Die 15-Minuten-Stadt ist ein städtebauliches Konzept, das darauf abzielt, Quartiere zu schaffen, in denen die täglichen Wege – ob zur Arbeit, zum Einkaufen oder zur Gesundheitsvorsorge – nicht länger als 15 Minuten zu Fuß, mit dem Fahrrad oder dem öffentlichen Nahverkehr dauern. An Stelle von autozentrierten Städten sollen so gesunde, lebenswerte und nachhaltige Viertel entstehen, die an die Bedürfnisse ihrer Bewohnerinnen und Bewohner angepasst sind.

Fahrradverkehr, wie hier auf der Rue de Rivolil in Paris, ist ein Eckpfeiler des Konzepts der 15-Minuten-Stadt – CHRISTOPHE ARCHAMBAULT / AFP

Die Idee geht auf den französisch-kolumbianischen Stadtplaner Carlos Moreno zurück. Moreno ist Professor an der Pariser Sorbonne, wo er zur Entwicklung intelligenter Städte forscht. Er war Berater der Pariser Bürgermeisterin Anne Hidalgo, die die 15-Minuten-Stadt zu einem der zentralen Punkte ihres letzten Wahlkampfes im Jahr 2020 gemacht hat.

Sein Konzept der 15-Minuten-Stadt skizzierte Moreno in einem 2021 veröffentlichten Artikel in der Fachzeitschrift „Smart Cities“. Dort heißt es: „Das Hauptargument dieses Konzepts ist die auf Nähe basierende Planung, bei der ein Stadtviertel so geplant wird, dass es eine optimale Dichte aufweist, die den Zugang zu grundlegenden Dienstleistungen in einem Umkreis von 15 Minuten zu Fuß oder mit dem Fahrrad ermöglicht.“ Von zwangsweisen Einschränkungen der Mobilität oder Sanktionen für die Bewohnerinnen und Bewohner, wie in dem aktuell verbreiteten Video behauptet, ist hier nicht die Rede.

Carlos Moreno: Mobilität für alle Bewohnerinnen und Bewohner

Das bestätigte Carlos Moreno gegenüber AFP. Bei den Behauptungen aus dem aktuell geteilten Video handele es sich um „Lügen, Manipulationen und Falschbehauptungen“, schrieb er am 2. März 2023 in einer E-Mail auf AFP-Anfrage. „Die 15-Minuten-Stadt ist eine Vision und ein Stadtplanungsmodell, das für einen auf den Menschen ausgerichteten Urbanismus eintritt. Es handelt sich um einen Paradigmenwechsel von einem auf das Auto ausgerichteten Ansatz der Stadtplanung zu einem auf die Nähe ausgerichteten Ansatz, bei dem die Lebensqualität und die Nachhaltigkeit der Städte das Ziel sind.“

Niemand habe jemals davon gesprochen, die Bewegungsfreiheit von Menschen einzuschränken, erklärte Moreno. „Die Menschen können sich frei bewegen, wohin sie wollen und wann sie wollen.“ Vielmehr sollen in der 15-Minuten-Stadt mehr lokale Angebote entstehen, damit die Menschen sie mit weniger Fahrzeit erreichen können. Die vorhandene Infrastruktur solle besser genutzt werden, damit sich Menschen dort, wo sie leben, wohler fühlen. „Wir wollen weg von der erzwungenen Mobilität, bei der man weit fahren und wieder zurückkommen muss, weil man keine andere Wahl hat, und hin zu einer gewählten Mobilität, weil man es will“, schrieb Moreno.

Arbeitsauftrag:
Wen hat Carlos Moreno laut dem Textauszug beraten? Nennen Sie bitte Amt und Namen.

Bereitgestelltes Material:
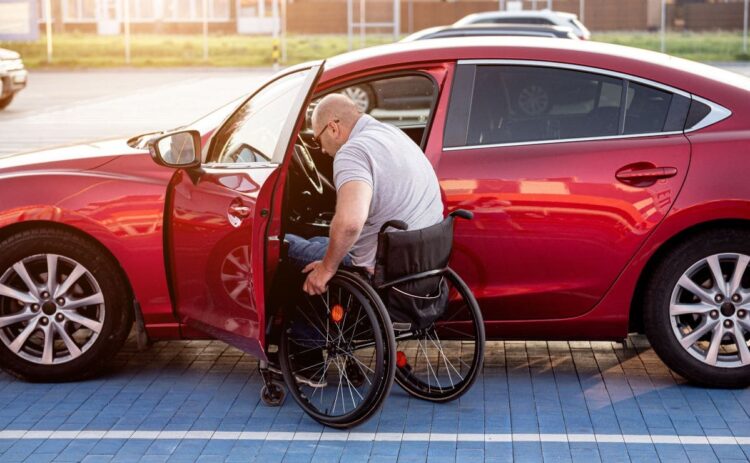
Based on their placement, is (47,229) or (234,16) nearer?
(47,229)

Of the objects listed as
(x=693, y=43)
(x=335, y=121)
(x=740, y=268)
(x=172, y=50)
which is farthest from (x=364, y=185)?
(x=172, y=50)

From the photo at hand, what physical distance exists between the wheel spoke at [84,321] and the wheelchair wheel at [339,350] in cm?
101

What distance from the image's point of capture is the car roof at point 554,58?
19.5ft

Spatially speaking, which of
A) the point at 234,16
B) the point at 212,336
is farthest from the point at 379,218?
the point at 234,16

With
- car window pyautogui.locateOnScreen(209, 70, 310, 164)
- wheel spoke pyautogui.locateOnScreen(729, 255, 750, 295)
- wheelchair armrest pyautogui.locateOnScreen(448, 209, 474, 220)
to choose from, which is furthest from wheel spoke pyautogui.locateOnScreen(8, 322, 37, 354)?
wheel spoke pyautogui.locateOnScreen(729, 255, 750, 295)

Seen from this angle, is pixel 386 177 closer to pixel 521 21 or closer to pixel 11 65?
pixel 11 65

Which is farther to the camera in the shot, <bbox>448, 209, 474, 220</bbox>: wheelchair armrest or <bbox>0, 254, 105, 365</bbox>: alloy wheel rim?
<bbox>0, 254, 105, 365</bbox>: alloy wheel rim

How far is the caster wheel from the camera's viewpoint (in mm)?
5785

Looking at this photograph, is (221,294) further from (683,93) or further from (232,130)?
(683,93)

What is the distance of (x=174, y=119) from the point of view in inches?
810

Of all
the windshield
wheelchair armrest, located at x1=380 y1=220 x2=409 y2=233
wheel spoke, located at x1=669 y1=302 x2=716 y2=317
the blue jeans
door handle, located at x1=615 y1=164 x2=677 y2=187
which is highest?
the windshield

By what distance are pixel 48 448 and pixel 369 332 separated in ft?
4.66

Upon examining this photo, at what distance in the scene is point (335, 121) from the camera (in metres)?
5.53

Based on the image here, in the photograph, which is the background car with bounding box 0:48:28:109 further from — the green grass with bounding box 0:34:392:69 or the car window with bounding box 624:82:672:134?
the car window with bounding box 624:82:672:134
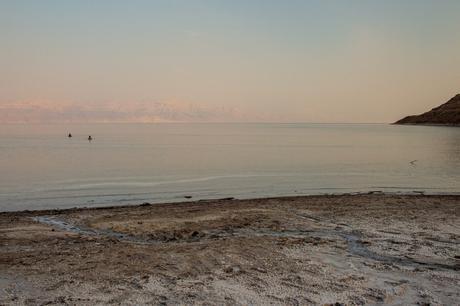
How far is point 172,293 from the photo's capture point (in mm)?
7762

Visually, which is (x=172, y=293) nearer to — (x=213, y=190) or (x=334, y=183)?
(x=213, y=190)

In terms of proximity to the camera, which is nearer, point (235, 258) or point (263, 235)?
point (235, 258)

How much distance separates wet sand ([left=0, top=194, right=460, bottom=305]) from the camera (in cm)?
773

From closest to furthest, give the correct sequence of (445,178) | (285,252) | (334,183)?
(285,252), (334,183), (445,178)

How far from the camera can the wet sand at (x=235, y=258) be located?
7.73m

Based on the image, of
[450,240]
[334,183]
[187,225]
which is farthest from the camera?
[334,183]

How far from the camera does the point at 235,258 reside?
9852 mm

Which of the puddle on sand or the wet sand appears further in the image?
the puddle on sand

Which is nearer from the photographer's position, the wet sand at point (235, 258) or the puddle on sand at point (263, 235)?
the wet sand at point (235, 258)

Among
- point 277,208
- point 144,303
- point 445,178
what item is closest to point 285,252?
point 144,303

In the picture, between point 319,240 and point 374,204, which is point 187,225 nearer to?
point 319,240

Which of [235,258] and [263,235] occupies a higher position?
[235,258]

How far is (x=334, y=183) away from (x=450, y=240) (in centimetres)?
1812

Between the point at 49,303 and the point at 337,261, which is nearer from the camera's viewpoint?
the point at 49,303
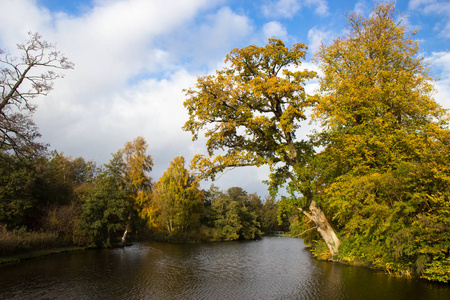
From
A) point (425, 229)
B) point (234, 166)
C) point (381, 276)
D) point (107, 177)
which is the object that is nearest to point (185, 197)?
point (107, 177)

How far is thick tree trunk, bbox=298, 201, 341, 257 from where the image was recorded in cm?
1786

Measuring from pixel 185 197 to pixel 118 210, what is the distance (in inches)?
520

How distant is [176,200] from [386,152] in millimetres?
31547

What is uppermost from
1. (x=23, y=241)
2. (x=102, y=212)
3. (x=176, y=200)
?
(x=176, y=200)

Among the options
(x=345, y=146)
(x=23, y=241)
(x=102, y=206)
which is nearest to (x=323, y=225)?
(x=345, y=146)

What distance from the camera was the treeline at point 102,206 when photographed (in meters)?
23.8

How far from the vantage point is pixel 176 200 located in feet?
135

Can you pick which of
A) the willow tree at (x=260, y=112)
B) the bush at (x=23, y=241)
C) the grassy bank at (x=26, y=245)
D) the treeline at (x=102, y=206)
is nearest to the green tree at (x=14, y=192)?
the treeline at (x=102, y=206)

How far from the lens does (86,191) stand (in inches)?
1296

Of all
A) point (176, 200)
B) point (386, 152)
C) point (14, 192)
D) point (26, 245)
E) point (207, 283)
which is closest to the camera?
point (207, 283)

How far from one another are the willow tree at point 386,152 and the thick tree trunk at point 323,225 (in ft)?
3.18

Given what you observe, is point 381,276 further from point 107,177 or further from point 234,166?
point 107,177

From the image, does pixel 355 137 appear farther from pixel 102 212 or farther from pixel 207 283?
pixel 102 212

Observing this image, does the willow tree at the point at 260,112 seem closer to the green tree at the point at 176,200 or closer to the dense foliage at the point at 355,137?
the dense foliage at the point at 355,137
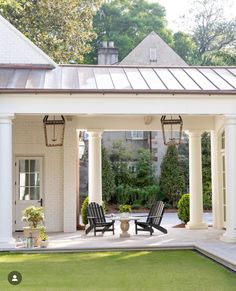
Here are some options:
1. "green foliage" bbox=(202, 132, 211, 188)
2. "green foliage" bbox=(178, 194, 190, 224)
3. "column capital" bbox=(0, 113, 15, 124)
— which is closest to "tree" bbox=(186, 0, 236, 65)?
"green foliage" bbox=(202, 132, 211, 188)

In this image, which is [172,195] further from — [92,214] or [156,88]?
[156,88]

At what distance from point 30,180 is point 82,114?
4502 millimetres

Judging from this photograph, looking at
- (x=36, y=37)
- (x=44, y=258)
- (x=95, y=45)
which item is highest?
(x=95, y=45)

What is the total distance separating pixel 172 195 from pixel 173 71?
1635 centimetres

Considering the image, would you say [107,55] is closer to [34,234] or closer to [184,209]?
[184,209]

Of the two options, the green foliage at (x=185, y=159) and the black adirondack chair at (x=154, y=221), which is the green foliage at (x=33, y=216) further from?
the green foliage at (x=185, y=159)

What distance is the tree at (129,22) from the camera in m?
48.0

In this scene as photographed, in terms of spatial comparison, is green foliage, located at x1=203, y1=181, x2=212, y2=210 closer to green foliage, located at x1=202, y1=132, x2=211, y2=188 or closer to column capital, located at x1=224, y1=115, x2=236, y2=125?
green foliage, located at x1=202, y1=132, x2=211, y2=188

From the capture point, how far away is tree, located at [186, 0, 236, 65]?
162 feet

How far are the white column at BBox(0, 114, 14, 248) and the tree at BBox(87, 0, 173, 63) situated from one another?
3430 centimetres

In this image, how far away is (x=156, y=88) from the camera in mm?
14406

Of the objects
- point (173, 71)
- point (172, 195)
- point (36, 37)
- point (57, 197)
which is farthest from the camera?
point (172, 195)

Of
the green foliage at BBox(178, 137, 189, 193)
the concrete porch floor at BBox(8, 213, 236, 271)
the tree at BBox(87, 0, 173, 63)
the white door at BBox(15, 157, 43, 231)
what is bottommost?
the concrete porch floor at BBox(8, 213, 236, 271)

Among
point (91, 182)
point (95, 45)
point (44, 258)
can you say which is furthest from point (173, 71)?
point (95, 45)
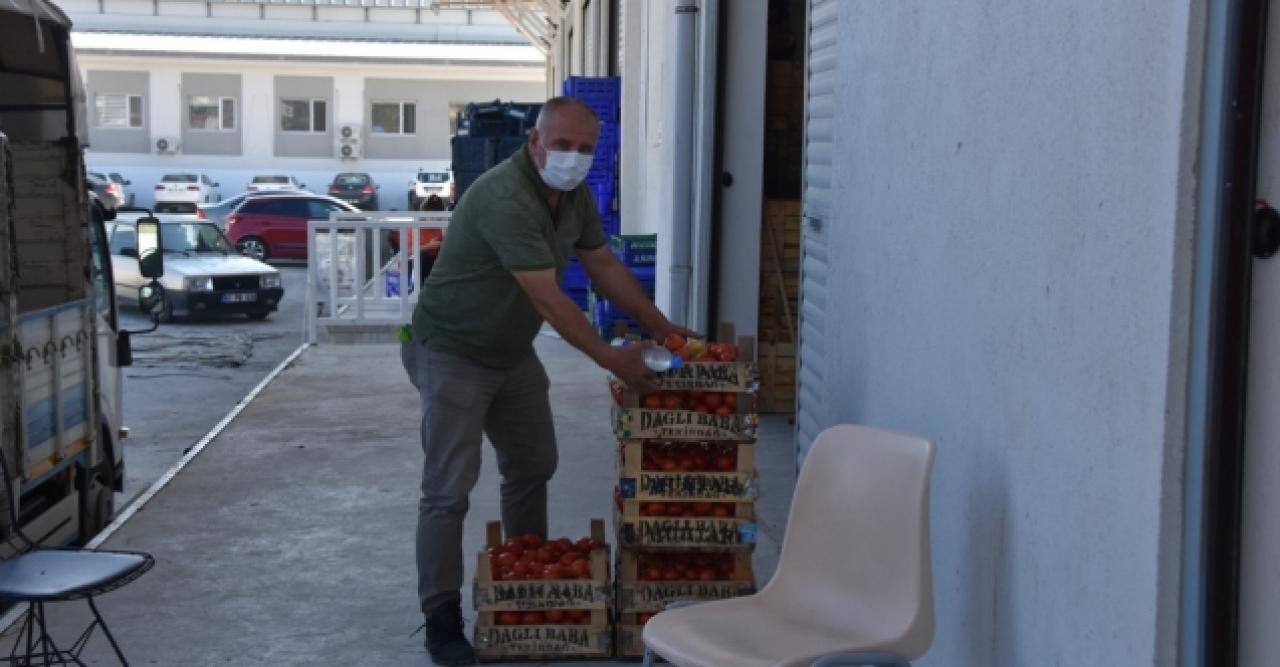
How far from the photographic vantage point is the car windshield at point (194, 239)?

Antwortfeld:
Er war Berater der Pariser Bürgermeisterin Anne Hidalgo.